In this fluctuating environment, the circuits evolved to be modular. Changing different requirements at different times caused different subsystems to arise to solve each of these subtasks. These modular systems were slightly less efficient than the nonmodular systems that evolved to solve fixed tasks: they required additional logic gates to do the same job. But it took them a much shorter time to make the adjustment to solving slightly different problems.

You might think that this evolution was the result of the division of the computational goal into perceivable subtasks. But interestingly, when the environment encompassed goals that could logically be divided into subtasks but did not vary over time, the circuits did not evolve toward modular solutions. Here's an example:

A human engineer would easily notice the modularity in this problem and design a network that is made of two modules, one that analyzes the left side of the retina, and the other for the right side of the retina. In contrast, the structure of the evolved networks was not modular (Fig. 5b)(Qm = 0.15 0.02). As in the case of electronic circuits, fixed-goal evolution produces a nonmodular network even though the problem itself is readily decomposable into separate subgoals (Kashtan and Alon 2005:13776).

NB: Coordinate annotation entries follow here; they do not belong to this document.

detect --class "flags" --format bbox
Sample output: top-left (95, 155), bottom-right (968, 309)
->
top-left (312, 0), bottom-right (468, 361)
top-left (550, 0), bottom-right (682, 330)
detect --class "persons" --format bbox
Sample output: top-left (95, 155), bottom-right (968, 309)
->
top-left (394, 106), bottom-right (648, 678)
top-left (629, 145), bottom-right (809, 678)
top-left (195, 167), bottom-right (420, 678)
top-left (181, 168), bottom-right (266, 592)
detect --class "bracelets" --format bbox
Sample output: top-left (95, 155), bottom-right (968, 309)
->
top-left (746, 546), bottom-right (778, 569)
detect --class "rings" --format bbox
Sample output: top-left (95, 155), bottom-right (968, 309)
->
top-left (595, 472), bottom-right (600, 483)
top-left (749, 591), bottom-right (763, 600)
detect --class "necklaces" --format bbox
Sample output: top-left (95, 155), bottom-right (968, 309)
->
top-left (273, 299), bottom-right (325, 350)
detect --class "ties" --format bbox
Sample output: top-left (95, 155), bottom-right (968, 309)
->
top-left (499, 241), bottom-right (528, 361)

Nor was the effect simply the result of variation over time: when tasks were made to vary randomly, instead of by the emphasis of different subtasks, no modular structure resulted in the evolving circuits.

The authors discuss their results:

Why do modularly varying goals speed up evolution (in terms of the number of generations to reach perfect solution) when compared with evolution under a fixed goal? One reason that fixed-goal evolution is often slow is that the population becomes stuck in local fitness maxima. Because the fitness landscape changes each time that the goal changes, modularly varying goals can help move the population from these local traps. Over the course of many goal changes, modularly varying goals seem to guide the population toward a region of network space that contains fitness peaks for each of the goals in close proximity. This region seems to correspond to modular networks (ibid:13777).

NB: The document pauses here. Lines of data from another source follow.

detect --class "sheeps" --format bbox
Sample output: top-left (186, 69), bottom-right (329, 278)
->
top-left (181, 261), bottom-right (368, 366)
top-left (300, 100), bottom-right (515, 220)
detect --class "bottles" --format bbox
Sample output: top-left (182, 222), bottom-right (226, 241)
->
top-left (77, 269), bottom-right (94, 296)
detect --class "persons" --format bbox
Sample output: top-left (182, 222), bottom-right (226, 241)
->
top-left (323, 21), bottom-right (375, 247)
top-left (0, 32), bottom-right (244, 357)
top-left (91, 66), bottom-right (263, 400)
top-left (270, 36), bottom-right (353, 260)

The other element of the study is the demonstration that these kinds of modular circuits consist of similar structures repeated to comprise different modules. Such repeated elements are here called "network motifs". This is another characteristic of some biological organization, so it is very interesting:

In addition to their modular structure, the networks evolved under modularly varying goals display significant network motifs. The same motifs are reused throughout each network in different modules. Some of these motifs are also found in biological information processing networks. For example, feed-forward loops and bifans are found in transcription networks (7). Feed-forward loops, bifans, and diamonds are found in signal transduction and synaptic neuronal networks (7). In signal transduction networks (34) and the neuronal network of C. elegans (39), multilayered feed-forward patterns similar to those in Fig. 5c, are strong network motifs. An example is multilayered protein kinase cascades, in which families of kinases in each layer activate families of kinases in the next layer (34, 40, 41).

One possible explanation for the origin of the motifs in the olved networks is that modular networks are locally denser than nonmodular networks of the same size and connectivity. This local density tends to increase the number of subgraphs (42). To test this possibility, we evolved networks to reach the same modularity measure Q as the networks evolved under modularly varying goals, but with no information-processing goal (see Supporting Text). We find that these modular networks have no significant network motifs (Fig. 9). They show relatively abundant feedback loops that are antimotifs in the networks evolved under modularly varying goals. It therefore seems that the specific network motifs found in the evolved networks are not merely caused by local density, but may be useful building blocks for information processing (ibid:13777-13778).

The authors end with a discussion of how their results may apply to biological evolution, with specific biological examples, although not drawn from the brain.

References:

Kashtan N, Alon U. 2005. Spontaneous evolution of modularity and network motifs. Proc Nat Acad Sci USA 102:13773-13778.